Strange Loop 2019 - Finding bugs without running or even looking at code

Brian Sewell on September 13, 2019

Jay Parlar

Overview

What if you could find complex bugs in systems without ever having looked at any of the code, without running the code, without cloning the code, or even knowing what language the code is written in or where its git repo lives? What if you could validate the correctness of an architectural proposal before writing code?

How do we currently find bugs?

PRs
Testing
Static analyzers

The problem with these is that these require either your or a tool is looking at your code or your code is running.
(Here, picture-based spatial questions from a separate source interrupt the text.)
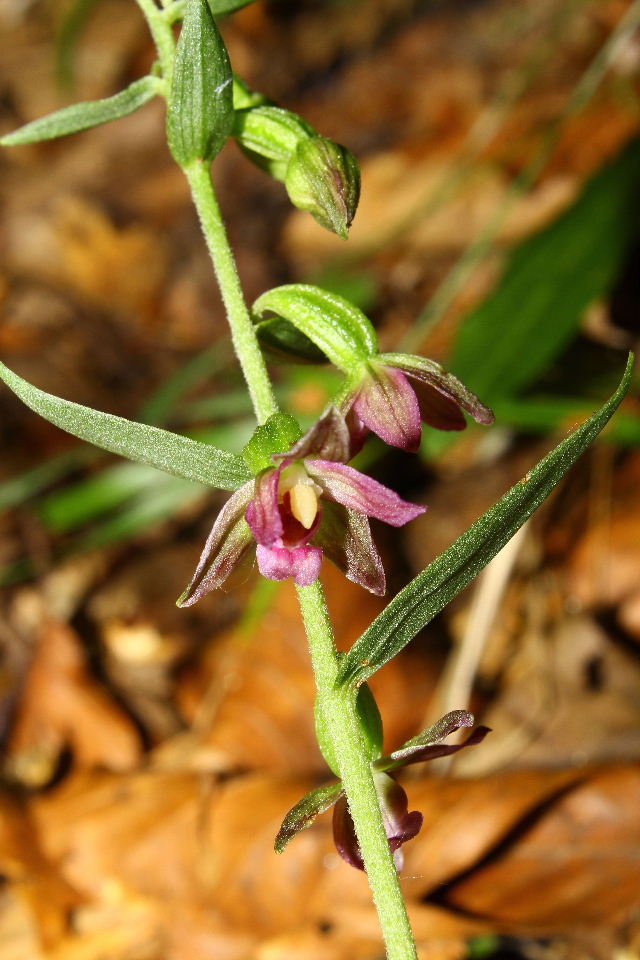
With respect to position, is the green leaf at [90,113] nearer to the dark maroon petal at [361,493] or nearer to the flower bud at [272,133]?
the flower bud at [272,133]

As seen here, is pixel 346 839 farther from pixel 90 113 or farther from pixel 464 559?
pixel 90 113

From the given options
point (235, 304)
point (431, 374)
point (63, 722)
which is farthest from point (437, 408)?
point (63, 722)

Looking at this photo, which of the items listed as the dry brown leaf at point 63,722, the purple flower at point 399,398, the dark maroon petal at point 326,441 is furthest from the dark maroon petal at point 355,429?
the dry brown leaf at point 63,722

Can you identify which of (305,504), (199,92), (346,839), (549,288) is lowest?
(346,839)

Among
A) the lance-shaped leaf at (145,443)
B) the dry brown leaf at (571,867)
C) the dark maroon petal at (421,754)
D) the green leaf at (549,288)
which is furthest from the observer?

Where to Start with finding bugs

Talking to an expert and writing stuff down
As the explainer explains the code, they might find scenarios due to the fact that explaining forces your brain to work in different ways and potentially sees new paths.
Write down on paper what you know or think you know about your system
Writing is nature's way of letting you know how sloppy your thinking is. - quote by Dick Guindon

What you're probably thinking?

How should we write down our thoughts/designs/plans?
Did I really come to a talk about bug discovery where the solution is "go talk to people and write stuff down"?

Jay likes to write stuff down in a more formal way to describe systems in a way that not only can he understand but also a computer could understand.

He's not going to just stand here and tell people to write things down, the focus of today is a tool called Alloy.

Alloy is a tool from MIT, from the general class of tools known as a Model Checker.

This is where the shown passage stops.